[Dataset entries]
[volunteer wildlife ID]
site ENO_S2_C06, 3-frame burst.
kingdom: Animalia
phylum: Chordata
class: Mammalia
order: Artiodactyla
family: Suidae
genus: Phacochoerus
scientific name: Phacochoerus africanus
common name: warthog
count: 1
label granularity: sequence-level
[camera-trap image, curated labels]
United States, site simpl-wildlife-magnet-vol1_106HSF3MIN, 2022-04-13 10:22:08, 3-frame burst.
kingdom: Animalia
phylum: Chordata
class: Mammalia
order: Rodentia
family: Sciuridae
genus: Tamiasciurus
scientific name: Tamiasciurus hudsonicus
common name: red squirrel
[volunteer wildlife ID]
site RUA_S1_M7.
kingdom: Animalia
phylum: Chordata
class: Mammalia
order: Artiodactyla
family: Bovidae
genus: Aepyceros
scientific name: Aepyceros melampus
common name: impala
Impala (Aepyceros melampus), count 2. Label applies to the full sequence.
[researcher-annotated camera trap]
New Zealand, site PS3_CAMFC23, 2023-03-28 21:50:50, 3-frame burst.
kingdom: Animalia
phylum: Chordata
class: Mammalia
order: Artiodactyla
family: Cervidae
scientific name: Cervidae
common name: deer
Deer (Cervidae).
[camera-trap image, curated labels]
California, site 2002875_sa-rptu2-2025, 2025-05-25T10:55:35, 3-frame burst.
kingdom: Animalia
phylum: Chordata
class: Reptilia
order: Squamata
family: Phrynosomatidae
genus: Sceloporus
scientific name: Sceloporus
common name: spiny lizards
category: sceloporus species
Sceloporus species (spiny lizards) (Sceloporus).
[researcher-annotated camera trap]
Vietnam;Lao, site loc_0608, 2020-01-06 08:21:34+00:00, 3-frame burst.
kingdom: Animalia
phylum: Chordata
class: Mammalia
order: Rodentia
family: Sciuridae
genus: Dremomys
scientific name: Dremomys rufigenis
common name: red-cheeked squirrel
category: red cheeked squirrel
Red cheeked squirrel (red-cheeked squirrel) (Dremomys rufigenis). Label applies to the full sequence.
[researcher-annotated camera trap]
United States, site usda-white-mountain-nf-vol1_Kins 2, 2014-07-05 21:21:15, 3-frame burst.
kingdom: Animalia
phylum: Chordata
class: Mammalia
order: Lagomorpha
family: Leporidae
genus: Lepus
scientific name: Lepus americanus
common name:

# ABOUT THIS TASK
Wherever the string "States" appears in the records, copy the whole line.

# YOUR RESPONSE
United States, site simpl-wildlife-magnet-vol1_106HSF3MIN, 2022-04-13 10:22:08, 3-frame burst.
United States, site usda-white-mountain-nf-vol1_Kins 2, 2014-07-05 21:21:15, 3-frame burst.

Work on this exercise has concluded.